→ TASK SET:
**a)** According to the IL-11 abstract, what share of all strokes is due to intracerebral hemorrhage?
**b)** Condense the paragraph of the IL-11 abstract that begins "First, autologous blood injection" into a short bulleted list that keeps its main facts.
**c)** Copy out the IL-11 abstract from "Intracerebral hemorrhage (ICH)" to "ICH remain unknown.".

→ PAGE EXTRACT:
⟨
Protective effects of IL-11 on experimental intracerebral hemorrhage

Abstract

Intracerebral hemorrhage (ICH) accounts for 20% of all strokes. It carries a poor prognosis with a high mortality rate and a big chance of permanent neurological deficits. Experimental ICH models are instrumental in elucidating the underlying pathophysiological processes and evaluating novel therapies for ICH. Inflammation and apoptosis are two crucial factors contributing to ICH-induced secondary injury. Interleukins (ILs) are cytokines which play essential roles in activation, differentiation and functioning of inflammatory cells. IL-11 is an anti-inflammatory cytokine previously found to be increased in plasma of ICH patients. However, its roles during ICH remain unknown.

First, autologous blood injection was made into the brain at one of three different injection rates to establish a stable and reproducible rat ICH model. Using this model, the effects of ICH on neurological functions, brain edema and both the level and cellular expression of IL-11 were measured. Before investigating the effect of injected IL-11 on ICH, two doses of recombinant IL-11 (rIL-11) were injected individually and compared with each other to find out the optimal injection dose. Using the optimal dose, the neurological function, hematoma volume, brain edema, levels of inflammatory mediators, including tumor necrosis factor alpha (TNF-α) and IL-1β, as well as apoptosis indicators, including terminal deoxynucleotidyl transferase dUTP nick end labeling (TUNEL), B-cell lymphoma 2 (Bcl-2), and Bcl-2-associated X (Bax) and neurogenesis markers after rIL-11 injection were measured. Next, an in vitro ICH model was established by exposing differentiated SH-SY5Y cells to hemin. Upon rIL-11 administration, cell viability, apoptosis, and both signal transducer and activator of transcription 3 (STAT3)/Bcl-2 expression were evaluated.
⟩
→ ENTRIES SHOWN:
⟨
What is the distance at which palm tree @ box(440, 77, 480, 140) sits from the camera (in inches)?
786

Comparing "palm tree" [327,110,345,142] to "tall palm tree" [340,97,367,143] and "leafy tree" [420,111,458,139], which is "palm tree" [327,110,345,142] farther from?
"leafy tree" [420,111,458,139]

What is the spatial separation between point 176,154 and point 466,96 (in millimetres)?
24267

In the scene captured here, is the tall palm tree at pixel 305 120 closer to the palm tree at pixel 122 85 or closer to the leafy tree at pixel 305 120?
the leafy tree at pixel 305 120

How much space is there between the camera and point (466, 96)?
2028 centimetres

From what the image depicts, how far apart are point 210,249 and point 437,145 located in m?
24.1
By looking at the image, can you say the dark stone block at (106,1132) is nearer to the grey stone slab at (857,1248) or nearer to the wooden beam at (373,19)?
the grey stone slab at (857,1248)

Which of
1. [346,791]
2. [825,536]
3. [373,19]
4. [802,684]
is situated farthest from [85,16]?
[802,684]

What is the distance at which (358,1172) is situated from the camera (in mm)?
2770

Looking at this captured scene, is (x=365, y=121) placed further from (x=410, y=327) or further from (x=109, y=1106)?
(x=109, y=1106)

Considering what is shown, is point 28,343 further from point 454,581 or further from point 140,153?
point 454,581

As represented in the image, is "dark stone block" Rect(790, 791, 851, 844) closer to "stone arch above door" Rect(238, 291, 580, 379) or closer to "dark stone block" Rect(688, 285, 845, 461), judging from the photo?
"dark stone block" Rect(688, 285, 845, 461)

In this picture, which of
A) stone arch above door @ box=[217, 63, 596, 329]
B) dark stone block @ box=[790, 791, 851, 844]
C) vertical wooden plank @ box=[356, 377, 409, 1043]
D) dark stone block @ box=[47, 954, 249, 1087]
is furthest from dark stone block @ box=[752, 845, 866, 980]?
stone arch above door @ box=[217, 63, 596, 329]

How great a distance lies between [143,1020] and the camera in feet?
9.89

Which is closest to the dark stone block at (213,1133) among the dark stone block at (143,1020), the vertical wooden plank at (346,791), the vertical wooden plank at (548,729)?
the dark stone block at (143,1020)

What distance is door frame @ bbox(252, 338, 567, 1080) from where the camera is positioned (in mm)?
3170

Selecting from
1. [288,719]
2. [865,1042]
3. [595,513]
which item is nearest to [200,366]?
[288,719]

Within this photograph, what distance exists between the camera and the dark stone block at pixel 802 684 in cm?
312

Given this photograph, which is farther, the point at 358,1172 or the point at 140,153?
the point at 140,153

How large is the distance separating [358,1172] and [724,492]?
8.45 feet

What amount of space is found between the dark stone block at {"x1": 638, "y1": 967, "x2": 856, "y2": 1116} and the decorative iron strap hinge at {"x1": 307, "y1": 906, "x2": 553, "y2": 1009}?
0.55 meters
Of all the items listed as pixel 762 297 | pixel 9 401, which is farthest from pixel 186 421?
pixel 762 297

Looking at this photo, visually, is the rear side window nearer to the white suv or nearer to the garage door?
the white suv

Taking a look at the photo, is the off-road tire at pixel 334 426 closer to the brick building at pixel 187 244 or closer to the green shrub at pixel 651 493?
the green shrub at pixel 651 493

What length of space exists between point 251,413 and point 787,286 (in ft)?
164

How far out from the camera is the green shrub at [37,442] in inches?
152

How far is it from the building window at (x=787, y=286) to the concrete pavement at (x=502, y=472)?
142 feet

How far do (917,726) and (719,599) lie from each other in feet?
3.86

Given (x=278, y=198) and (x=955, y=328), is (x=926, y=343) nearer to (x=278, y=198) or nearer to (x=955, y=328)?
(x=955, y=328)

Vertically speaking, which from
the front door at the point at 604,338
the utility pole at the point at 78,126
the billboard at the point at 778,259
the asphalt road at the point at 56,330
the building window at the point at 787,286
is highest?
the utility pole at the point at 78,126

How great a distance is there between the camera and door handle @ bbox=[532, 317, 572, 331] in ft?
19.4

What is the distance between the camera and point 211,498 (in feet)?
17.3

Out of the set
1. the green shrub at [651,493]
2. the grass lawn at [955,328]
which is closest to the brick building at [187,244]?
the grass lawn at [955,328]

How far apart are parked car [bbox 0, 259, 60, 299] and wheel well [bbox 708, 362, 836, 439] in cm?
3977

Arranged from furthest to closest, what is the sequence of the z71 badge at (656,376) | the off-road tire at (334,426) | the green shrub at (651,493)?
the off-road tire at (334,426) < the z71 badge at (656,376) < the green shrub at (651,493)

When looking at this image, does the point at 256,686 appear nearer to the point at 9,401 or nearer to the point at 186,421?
⟩
→ TASK-BY-TASK ANSWERS:
**a)** 20%

**b)**
- A stable, reproducible rat ICH model was established by injecting autologous blood into the brain at one of three injection rates.
- In this model, neurological function, brain edema, and the level and cellular expression of IL-11 were measured.
- Two doses of recombinant IL-11 (rIL-11) were compared to find the optimal dose.
- At the optimal dose, the following were measured after rIL-11 injection:
  - neurological function
  - hematoma volume
  - brain edema
  - inflammatory mediators (TNF-α, IL-1β)
  - apoptosis indicators (TUNEL, Bcl-2, Bax)
  - neurogenesis markers
- An in vitro ICH model was made by exposing differentiated SH-SY5Y cells to hemin. After rIL-11 administration, cell viability, apoptosis, and STAT3/Bcl-2 expression were evaluated.

**c)**
Intracerebral hemorrhage (ICH) accounts for 20% of all strokes. It carries a poor prognosis with a high mortality rate and a big chance of permanent neurological deficits. Experimental ICH models are instrumental in elucidating the underlying pathophysiological processes and evaluating novel therapies for ICH. Inflammation and apoptosis are two crucial factors contributing to ICH-induced secondary injury. Interleukins (ILs) are cytokines which play essential roles in activation, differentiation and functioning of inflammatory cells. IL-11 is an anti-inflammatory cytokine previously found to be increased in plasma of ICH patients. However, its roles during ICH remain unknown.